Copy out the listing below word for word, from the line with "Considering the scene, does" up to and including the line with "Answer: the green".

(Part of a data file)
+++

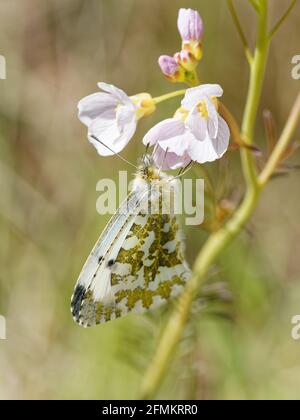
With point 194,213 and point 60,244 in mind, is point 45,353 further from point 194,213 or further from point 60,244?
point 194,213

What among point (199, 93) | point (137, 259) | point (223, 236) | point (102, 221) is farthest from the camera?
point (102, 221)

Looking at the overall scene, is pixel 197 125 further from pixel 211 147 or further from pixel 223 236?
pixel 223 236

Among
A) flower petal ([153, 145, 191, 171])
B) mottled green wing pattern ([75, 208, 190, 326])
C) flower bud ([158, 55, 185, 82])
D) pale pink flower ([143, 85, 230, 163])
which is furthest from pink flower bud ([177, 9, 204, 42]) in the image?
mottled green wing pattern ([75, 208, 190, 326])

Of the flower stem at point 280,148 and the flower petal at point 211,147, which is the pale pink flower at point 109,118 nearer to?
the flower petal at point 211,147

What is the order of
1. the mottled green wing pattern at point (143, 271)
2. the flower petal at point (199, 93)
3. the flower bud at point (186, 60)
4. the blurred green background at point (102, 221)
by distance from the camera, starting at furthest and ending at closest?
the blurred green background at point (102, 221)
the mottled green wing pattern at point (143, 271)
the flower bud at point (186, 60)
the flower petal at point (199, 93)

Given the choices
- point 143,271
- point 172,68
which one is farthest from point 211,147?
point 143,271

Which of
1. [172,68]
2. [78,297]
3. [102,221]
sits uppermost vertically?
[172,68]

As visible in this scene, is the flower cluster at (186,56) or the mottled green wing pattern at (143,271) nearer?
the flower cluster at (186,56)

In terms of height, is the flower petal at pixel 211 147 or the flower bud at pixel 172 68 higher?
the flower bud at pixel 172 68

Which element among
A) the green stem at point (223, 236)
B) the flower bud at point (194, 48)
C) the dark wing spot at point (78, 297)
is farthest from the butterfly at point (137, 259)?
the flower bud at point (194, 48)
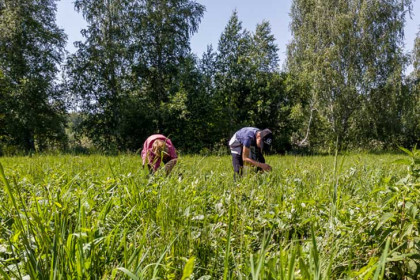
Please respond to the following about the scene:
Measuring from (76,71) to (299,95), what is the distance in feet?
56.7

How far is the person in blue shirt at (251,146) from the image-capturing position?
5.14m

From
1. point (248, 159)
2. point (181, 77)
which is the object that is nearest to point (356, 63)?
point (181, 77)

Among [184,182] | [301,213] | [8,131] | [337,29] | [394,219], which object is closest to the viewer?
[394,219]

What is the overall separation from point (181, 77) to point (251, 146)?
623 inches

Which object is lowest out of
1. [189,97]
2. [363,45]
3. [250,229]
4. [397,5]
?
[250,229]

+++

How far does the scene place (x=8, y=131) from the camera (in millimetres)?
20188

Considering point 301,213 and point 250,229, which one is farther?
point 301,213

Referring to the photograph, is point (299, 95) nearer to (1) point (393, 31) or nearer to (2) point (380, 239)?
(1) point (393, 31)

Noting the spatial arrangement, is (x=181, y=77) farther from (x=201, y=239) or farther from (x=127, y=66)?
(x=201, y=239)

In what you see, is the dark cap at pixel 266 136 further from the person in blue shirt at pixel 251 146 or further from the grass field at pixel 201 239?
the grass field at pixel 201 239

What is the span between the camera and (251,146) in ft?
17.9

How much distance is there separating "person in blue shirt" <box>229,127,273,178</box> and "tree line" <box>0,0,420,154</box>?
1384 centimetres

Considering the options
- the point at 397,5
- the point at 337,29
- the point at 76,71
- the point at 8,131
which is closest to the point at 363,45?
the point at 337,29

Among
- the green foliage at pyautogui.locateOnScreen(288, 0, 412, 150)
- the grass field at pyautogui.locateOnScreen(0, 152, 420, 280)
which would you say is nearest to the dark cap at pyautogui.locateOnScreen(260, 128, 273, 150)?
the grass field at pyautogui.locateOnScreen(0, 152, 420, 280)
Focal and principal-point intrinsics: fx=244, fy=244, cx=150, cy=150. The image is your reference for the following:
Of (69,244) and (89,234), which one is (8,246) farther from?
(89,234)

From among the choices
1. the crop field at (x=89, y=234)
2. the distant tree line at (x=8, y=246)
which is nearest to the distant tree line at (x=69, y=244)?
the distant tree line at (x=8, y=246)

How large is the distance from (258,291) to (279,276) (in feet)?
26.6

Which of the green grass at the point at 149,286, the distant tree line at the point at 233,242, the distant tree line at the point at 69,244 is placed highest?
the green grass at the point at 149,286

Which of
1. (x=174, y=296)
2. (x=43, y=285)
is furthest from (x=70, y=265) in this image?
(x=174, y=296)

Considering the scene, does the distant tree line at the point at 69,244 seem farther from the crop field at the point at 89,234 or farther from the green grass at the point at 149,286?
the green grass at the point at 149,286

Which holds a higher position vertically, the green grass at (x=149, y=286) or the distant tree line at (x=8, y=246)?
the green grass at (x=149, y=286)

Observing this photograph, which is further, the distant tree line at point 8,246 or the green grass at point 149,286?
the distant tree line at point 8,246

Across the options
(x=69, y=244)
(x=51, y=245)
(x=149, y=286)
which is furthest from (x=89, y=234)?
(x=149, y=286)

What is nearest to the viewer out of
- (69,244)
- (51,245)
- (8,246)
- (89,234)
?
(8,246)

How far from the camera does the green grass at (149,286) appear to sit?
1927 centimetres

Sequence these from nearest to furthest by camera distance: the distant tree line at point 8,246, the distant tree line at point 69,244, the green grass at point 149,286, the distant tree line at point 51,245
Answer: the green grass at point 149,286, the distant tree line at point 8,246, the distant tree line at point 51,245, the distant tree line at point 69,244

+++

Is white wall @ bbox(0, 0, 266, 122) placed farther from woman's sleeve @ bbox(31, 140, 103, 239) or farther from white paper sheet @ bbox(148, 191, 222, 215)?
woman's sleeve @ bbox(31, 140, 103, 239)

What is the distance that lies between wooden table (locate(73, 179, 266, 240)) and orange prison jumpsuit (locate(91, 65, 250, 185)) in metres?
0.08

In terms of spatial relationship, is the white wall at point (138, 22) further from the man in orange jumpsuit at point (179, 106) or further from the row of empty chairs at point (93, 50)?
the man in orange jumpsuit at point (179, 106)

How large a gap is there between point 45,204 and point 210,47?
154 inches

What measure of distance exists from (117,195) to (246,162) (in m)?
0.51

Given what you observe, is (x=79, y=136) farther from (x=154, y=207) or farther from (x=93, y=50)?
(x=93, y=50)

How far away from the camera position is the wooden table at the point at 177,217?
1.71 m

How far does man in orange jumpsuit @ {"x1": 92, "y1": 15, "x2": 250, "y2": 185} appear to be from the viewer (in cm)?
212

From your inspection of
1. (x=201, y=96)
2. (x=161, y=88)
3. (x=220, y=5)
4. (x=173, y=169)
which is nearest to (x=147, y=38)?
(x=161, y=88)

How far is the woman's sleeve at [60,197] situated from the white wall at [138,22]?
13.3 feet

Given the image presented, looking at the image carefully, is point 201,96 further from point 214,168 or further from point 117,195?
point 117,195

+++

__SOLUTION FOR THIS EXERCISE__
Considering the scene, does the distant tree line at the point at 69,244 seem farther from the crop field at the point at 89,234 or farther from the green grass at the point at 149,286?
the green grass at the point at 149,286

Which holds a higher position vertically, the green grass at (x=149, y=286) or the distant tree line at (x=8, y=246)?
the green grass at (x=149, y=286)

Observing this photograph, which is further, the distant tree line at point 8,246 or the green grass at point 149,286?
the distant tree line at point 8,246

Across the options
(x=69, y=244)
(x=51, y=245)
(x=149, y=286)
which is furthest from (x=89, y=234)?
(x=149, y=286)

What is nearest to the viewer out of
- (69,244)
- (51,245)
- (8,246)
- (89,234)
?
(8,246)

How far from the camera does the green grass at (149,286) appear to sit?
1927 centimetres

Sequence these from nearest to furthest by camera distance: the distant tree line at point 8,246, the distant tree line at point 69,244, the green grass at point 149,286, the distant tree line at point 51,245
Answer: the green grass at point 149,286, the distant tree line at point 8,246, the distant tree line at point 51,245, the distant tree line at point 69,244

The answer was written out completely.